_Problem statement_
For the string "parameters", find every matching line in the records and copy it.

_Material for this task_
<<<<

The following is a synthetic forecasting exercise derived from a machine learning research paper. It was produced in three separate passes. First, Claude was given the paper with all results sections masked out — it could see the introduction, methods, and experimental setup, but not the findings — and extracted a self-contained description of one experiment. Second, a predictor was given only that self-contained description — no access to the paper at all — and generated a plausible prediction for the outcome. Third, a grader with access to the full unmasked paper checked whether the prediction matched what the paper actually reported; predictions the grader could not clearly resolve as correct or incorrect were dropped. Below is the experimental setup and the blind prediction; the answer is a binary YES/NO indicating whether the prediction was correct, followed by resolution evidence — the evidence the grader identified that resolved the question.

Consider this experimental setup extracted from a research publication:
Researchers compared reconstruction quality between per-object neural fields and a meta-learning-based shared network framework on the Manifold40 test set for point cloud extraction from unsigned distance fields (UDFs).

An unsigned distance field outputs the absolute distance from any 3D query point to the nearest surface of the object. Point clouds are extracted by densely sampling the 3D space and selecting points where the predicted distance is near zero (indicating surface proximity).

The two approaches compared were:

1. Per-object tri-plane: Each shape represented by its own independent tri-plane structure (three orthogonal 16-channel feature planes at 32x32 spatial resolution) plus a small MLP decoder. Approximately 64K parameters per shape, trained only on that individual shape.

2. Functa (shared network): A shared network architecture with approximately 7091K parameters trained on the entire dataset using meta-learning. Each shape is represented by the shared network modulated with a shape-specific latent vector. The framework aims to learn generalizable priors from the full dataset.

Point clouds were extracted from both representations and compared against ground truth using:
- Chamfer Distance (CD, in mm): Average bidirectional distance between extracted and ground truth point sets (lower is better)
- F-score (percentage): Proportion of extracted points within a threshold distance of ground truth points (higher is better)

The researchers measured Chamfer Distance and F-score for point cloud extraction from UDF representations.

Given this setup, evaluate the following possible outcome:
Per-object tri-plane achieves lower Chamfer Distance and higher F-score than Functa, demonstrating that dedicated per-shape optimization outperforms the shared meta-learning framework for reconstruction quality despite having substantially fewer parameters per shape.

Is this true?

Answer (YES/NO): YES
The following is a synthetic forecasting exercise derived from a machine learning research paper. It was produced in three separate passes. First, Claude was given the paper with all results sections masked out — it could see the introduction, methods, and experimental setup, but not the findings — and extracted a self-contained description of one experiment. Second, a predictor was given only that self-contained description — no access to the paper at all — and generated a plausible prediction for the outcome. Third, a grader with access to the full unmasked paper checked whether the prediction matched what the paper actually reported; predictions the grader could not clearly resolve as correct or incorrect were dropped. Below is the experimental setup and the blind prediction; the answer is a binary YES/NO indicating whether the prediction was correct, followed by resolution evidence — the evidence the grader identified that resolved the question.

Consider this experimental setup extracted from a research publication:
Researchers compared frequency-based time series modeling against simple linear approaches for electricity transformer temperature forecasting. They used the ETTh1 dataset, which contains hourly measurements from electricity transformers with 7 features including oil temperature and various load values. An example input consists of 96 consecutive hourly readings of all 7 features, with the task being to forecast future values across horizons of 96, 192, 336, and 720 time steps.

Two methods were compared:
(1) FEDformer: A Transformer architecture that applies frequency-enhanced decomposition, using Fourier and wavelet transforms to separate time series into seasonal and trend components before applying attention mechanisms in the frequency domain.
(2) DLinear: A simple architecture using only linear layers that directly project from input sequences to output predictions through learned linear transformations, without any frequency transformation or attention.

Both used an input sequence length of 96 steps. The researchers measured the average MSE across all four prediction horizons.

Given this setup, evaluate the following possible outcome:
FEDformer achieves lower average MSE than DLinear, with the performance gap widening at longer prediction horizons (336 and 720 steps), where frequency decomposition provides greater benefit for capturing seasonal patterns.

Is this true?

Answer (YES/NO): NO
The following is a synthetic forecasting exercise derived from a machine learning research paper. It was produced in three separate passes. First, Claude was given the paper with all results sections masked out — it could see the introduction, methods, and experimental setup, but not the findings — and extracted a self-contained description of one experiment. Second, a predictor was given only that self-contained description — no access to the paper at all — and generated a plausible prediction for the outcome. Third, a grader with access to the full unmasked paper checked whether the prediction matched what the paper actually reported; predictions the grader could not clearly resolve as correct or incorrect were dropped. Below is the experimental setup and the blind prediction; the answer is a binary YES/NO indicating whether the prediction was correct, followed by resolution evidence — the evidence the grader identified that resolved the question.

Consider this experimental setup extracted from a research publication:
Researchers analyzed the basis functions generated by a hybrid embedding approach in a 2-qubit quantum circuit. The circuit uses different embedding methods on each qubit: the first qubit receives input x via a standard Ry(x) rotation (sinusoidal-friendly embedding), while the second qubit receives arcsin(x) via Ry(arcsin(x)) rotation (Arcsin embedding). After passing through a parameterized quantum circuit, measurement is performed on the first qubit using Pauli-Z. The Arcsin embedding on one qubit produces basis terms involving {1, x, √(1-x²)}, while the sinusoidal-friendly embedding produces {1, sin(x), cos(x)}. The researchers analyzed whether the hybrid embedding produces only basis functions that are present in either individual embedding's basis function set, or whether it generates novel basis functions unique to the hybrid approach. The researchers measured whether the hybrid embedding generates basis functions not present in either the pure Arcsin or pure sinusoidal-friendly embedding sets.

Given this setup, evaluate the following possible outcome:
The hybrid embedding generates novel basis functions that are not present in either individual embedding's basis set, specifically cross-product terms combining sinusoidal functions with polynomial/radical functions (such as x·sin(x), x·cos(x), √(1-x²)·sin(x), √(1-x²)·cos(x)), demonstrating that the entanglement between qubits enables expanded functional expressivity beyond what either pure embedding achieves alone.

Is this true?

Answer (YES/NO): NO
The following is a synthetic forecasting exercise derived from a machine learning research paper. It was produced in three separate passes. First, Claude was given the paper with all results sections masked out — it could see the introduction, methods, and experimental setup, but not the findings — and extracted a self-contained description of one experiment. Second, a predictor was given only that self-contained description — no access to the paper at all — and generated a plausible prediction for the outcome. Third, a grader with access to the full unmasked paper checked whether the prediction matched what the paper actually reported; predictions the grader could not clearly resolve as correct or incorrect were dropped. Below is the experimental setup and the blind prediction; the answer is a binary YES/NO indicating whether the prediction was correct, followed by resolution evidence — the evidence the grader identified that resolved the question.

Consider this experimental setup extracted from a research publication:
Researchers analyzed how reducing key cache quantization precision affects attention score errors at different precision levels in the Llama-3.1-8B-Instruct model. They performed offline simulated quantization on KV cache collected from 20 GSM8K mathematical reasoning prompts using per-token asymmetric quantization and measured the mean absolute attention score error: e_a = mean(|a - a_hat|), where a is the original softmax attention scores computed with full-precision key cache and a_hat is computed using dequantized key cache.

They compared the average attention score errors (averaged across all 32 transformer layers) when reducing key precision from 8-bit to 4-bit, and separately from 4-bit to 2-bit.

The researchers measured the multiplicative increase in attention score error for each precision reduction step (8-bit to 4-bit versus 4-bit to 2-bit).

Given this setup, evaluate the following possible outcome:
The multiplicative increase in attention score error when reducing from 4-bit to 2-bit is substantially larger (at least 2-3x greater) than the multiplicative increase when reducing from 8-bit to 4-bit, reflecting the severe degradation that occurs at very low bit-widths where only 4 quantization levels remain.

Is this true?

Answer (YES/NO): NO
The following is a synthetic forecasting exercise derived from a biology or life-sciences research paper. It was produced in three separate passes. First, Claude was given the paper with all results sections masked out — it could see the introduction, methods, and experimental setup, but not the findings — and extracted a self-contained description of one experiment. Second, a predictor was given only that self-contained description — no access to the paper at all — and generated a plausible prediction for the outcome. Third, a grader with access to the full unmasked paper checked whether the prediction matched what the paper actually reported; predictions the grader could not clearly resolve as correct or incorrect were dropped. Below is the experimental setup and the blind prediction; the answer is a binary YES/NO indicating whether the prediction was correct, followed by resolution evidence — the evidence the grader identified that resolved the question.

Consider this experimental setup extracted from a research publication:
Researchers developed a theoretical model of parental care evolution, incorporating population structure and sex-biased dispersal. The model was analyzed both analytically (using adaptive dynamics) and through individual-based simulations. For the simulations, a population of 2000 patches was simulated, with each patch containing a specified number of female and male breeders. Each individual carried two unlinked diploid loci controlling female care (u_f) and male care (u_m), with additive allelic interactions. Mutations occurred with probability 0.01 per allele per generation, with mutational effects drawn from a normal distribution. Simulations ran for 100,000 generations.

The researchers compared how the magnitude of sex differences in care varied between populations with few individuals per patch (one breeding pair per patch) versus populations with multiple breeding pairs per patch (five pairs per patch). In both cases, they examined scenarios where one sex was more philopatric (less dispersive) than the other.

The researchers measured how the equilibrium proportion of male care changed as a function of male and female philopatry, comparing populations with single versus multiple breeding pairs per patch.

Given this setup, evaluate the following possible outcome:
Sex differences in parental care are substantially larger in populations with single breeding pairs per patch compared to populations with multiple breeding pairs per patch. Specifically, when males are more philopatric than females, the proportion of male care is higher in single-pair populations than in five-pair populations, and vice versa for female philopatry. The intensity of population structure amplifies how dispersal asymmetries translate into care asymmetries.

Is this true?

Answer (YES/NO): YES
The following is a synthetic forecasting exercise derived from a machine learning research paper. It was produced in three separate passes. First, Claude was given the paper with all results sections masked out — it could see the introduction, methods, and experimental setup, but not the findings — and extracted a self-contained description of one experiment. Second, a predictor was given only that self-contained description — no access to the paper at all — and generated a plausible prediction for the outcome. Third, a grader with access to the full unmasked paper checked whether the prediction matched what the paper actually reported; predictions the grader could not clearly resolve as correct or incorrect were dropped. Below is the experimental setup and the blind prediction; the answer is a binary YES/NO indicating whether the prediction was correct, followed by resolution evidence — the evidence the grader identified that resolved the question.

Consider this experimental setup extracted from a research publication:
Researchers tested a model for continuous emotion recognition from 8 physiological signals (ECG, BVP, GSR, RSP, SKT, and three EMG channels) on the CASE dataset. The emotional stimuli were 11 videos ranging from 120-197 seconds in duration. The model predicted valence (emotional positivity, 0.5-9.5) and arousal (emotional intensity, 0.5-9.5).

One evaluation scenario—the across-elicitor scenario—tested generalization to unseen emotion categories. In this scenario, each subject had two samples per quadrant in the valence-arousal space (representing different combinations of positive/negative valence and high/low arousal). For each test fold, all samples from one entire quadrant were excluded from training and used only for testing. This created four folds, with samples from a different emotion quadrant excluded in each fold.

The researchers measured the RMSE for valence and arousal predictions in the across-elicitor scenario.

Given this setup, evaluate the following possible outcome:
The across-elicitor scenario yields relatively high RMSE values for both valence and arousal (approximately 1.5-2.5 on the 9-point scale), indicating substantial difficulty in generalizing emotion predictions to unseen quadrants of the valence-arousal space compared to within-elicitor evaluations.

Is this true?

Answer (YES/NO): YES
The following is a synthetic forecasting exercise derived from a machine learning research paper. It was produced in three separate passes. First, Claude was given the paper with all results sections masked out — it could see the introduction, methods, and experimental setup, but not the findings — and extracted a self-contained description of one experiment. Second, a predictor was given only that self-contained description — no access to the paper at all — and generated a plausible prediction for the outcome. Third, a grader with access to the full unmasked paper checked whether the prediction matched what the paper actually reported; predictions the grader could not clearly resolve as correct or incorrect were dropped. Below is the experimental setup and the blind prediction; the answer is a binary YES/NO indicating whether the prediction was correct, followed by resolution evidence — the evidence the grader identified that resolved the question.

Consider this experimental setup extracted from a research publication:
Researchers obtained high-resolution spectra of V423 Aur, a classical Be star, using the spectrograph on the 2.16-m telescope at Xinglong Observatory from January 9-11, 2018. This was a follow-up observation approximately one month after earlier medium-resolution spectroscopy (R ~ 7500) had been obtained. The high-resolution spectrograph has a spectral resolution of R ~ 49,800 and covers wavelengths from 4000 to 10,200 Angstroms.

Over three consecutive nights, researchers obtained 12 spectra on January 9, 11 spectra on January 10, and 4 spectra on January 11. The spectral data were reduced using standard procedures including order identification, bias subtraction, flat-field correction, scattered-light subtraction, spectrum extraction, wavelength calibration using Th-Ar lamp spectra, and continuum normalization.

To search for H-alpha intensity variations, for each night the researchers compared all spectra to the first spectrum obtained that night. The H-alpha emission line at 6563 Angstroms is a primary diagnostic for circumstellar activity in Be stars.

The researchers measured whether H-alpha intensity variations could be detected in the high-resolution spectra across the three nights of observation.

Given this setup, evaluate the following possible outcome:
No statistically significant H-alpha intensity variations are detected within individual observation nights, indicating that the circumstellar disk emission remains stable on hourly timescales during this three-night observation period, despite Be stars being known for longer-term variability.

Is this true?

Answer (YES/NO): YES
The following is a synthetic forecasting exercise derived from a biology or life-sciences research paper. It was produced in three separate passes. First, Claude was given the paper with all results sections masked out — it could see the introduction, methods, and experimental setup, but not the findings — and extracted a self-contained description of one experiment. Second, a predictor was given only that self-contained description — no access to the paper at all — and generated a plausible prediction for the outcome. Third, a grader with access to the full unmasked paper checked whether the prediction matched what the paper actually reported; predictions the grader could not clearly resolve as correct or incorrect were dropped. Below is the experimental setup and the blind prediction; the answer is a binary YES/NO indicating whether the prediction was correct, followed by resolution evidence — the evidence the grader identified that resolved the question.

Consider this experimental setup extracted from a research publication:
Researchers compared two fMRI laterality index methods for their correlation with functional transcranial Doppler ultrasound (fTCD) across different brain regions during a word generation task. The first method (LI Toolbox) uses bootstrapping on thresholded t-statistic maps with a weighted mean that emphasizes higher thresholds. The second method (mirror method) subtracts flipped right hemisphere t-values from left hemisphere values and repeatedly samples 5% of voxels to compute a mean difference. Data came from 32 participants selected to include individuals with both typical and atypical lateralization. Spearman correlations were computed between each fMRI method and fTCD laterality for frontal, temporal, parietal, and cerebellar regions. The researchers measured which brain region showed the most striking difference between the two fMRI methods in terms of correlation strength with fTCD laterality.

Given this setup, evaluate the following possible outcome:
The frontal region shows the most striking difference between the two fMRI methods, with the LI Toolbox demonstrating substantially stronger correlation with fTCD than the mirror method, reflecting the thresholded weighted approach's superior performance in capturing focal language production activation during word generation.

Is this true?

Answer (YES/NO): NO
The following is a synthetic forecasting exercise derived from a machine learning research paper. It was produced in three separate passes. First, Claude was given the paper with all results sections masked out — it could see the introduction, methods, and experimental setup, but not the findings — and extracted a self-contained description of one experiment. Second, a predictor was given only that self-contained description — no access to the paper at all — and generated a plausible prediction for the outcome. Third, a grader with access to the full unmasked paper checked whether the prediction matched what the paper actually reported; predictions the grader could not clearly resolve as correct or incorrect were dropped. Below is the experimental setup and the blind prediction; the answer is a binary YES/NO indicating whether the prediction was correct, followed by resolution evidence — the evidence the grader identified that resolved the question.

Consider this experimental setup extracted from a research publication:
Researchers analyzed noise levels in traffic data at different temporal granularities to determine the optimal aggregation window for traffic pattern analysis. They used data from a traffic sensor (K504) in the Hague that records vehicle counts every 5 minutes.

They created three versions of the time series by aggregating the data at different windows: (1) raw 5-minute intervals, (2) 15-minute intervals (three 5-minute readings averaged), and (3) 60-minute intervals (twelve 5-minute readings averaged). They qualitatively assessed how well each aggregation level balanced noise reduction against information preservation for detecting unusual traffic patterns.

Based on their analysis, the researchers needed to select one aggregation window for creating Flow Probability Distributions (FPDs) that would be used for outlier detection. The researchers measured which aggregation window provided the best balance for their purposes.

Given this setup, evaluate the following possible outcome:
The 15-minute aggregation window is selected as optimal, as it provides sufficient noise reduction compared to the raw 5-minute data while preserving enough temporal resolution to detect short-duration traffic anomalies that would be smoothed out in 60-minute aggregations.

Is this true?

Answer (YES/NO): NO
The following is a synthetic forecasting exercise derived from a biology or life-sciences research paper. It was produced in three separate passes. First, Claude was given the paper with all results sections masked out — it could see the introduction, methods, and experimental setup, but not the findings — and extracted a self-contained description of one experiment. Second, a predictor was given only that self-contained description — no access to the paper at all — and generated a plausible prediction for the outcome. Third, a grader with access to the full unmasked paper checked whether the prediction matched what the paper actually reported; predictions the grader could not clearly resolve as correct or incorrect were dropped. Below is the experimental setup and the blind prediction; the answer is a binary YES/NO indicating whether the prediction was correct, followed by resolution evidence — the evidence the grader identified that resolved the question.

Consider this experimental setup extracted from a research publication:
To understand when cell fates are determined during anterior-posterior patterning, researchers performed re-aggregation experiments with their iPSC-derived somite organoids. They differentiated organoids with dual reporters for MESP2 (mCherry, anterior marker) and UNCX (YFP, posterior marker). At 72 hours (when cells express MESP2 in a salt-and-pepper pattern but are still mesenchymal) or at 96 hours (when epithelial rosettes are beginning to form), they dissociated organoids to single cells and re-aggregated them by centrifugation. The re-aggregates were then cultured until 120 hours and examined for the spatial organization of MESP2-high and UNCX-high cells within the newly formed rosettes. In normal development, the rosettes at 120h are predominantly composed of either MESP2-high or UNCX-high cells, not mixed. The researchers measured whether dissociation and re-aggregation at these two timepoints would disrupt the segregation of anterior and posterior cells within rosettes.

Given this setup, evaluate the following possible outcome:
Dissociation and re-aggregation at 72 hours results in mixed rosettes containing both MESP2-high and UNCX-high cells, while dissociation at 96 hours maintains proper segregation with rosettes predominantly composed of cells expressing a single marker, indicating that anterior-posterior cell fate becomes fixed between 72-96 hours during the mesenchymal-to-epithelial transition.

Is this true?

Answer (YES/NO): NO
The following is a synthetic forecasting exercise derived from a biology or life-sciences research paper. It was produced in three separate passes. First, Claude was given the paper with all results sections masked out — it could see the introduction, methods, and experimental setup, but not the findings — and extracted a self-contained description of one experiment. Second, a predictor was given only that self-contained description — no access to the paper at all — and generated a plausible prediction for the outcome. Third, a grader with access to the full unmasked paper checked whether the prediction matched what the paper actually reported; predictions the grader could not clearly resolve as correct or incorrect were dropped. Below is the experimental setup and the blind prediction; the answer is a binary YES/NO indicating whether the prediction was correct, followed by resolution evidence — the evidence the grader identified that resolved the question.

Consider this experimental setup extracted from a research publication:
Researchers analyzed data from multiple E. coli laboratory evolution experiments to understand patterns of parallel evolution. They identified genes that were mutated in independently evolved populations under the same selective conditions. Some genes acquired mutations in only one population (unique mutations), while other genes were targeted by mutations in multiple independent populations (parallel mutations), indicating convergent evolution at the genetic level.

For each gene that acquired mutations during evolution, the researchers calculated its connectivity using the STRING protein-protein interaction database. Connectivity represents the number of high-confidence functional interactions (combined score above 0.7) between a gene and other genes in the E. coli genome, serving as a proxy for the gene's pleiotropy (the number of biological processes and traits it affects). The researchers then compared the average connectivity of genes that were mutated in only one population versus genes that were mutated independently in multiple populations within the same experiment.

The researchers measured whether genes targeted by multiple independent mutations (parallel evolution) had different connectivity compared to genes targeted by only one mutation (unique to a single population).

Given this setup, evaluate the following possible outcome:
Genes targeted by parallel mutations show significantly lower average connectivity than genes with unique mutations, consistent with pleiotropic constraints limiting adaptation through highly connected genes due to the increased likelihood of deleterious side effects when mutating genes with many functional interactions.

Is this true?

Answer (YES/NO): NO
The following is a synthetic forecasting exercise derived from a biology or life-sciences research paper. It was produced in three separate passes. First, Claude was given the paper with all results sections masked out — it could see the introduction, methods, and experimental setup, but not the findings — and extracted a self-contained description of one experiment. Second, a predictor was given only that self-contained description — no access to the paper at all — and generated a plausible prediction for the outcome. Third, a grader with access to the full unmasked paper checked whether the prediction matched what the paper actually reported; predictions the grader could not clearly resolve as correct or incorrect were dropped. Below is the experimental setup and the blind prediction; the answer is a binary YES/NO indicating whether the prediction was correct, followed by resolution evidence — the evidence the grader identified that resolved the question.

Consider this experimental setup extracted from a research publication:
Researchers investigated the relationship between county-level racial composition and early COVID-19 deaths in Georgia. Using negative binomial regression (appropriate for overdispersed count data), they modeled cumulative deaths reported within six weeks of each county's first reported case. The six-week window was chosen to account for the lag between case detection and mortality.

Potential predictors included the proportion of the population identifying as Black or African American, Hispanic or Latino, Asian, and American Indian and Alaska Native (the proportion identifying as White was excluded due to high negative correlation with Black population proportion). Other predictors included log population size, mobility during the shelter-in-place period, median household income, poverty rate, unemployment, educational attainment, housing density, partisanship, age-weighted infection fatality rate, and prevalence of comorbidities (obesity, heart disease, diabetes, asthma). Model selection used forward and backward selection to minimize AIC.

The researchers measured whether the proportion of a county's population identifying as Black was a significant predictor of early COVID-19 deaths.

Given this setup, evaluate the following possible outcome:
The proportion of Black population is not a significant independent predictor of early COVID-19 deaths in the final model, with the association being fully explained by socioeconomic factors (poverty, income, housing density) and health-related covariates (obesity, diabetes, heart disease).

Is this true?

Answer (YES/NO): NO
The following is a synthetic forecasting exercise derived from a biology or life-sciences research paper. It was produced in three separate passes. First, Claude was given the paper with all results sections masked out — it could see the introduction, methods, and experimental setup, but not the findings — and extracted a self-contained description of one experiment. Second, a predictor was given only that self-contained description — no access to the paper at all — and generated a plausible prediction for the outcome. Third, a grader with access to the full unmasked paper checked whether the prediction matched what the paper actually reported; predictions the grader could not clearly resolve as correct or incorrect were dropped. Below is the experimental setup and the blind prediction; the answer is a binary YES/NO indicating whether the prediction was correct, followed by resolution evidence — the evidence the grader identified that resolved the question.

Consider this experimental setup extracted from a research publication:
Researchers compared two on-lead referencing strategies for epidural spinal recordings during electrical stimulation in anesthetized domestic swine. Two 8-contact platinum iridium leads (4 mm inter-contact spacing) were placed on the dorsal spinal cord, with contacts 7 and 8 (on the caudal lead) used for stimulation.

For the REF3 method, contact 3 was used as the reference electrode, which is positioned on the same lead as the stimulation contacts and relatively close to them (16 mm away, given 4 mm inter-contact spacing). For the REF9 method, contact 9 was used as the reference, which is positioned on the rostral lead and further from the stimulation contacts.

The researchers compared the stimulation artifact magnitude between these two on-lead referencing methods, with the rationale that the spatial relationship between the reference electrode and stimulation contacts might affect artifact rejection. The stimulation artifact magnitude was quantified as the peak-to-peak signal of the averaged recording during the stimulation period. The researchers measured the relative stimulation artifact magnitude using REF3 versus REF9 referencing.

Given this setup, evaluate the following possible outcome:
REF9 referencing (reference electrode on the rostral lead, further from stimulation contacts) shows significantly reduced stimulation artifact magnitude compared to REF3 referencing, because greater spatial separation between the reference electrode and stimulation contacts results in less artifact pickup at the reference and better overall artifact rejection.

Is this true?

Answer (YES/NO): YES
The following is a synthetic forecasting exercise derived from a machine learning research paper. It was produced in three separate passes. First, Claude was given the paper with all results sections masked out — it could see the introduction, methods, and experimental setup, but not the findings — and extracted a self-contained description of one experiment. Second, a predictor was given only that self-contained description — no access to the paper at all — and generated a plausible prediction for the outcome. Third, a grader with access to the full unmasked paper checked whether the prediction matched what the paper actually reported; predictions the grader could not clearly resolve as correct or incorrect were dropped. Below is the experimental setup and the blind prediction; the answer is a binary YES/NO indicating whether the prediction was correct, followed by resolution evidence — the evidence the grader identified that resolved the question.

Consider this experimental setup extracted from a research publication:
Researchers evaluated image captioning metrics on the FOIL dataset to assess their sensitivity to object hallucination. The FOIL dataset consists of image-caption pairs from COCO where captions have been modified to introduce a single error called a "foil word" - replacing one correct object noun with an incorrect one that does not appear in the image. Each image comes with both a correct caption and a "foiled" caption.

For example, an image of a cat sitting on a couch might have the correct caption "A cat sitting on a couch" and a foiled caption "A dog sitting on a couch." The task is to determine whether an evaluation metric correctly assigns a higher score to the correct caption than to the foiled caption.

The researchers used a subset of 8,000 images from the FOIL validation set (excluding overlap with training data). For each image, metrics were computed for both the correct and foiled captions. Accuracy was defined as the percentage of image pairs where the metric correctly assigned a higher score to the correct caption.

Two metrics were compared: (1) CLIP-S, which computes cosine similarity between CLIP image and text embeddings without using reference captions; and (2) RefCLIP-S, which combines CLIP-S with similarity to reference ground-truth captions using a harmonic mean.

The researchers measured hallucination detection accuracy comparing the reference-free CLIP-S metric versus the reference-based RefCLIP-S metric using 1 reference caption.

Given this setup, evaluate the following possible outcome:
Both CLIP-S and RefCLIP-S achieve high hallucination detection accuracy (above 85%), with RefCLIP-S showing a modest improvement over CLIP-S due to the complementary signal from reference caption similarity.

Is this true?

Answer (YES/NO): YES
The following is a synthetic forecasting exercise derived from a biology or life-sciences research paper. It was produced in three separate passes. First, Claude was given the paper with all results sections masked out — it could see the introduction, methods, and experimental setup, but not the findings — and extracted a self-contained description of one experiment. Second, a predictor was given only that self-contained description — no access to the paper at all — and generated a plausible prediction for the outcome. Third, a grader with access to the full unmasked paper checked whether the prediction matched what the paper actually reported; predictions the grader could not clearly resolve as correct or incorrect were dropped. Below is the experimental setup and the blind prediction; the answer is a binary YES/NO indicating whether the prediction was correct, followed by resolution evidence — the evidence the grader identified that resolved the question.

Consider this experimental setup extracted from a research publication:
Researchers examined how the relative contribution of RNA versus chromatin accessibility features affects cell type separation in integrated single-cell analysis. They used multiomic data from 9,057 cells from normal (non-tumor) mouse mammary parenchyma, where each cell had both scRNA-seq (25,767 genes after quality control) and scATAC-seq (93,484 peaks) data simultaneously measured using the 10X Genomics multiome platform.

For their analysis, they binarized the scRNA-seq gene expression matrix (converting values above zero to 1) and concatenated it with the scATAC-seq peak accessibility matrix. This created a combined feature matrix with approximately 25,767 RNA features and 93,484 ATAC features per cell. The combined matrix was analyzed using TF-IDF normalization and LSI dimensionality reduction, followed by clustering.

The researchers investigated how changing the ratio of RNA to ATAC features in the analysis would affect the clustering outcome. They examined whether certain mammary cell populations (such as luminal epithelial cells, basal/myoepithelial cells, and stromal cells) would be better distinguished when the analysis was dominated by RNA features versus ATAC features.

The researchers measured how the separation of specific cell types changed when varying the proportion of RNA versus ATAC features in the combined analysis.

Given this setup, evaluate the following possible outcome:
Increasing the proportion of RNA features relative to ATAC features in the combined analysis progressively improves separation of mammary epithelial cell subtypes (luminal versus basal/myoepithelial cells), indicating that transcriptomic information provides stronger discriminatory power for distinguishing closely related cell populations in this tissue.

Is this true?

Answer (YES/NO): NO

>>>>

_Answer for this exercise_
1. Per-object tri-plane: Each shape represented by its own independent tri-plane structure (three orthogonal 16-channel feature planes at 32x32 spatial resolution) plus a small MLP decoder. Approximately 64K parameters per shape, trained only on that individual shape.
2. Functa (shared network): A shared network architecture with approximately 7091K parameters trained on the entire dataset using meta-learning. Each shape is represented by the shared network modulated with a shape-specific latent vector. The framework aims to learn generalizable priors from the full dataset.
Per-object tri-plane achieves lower Chamfer Distance and higher F-score than Functa, demonstrating that dedicated per-shape optimization outperforms the shared meta-learning framework for reconstruction quality despite having substantially fewer parameters per shape.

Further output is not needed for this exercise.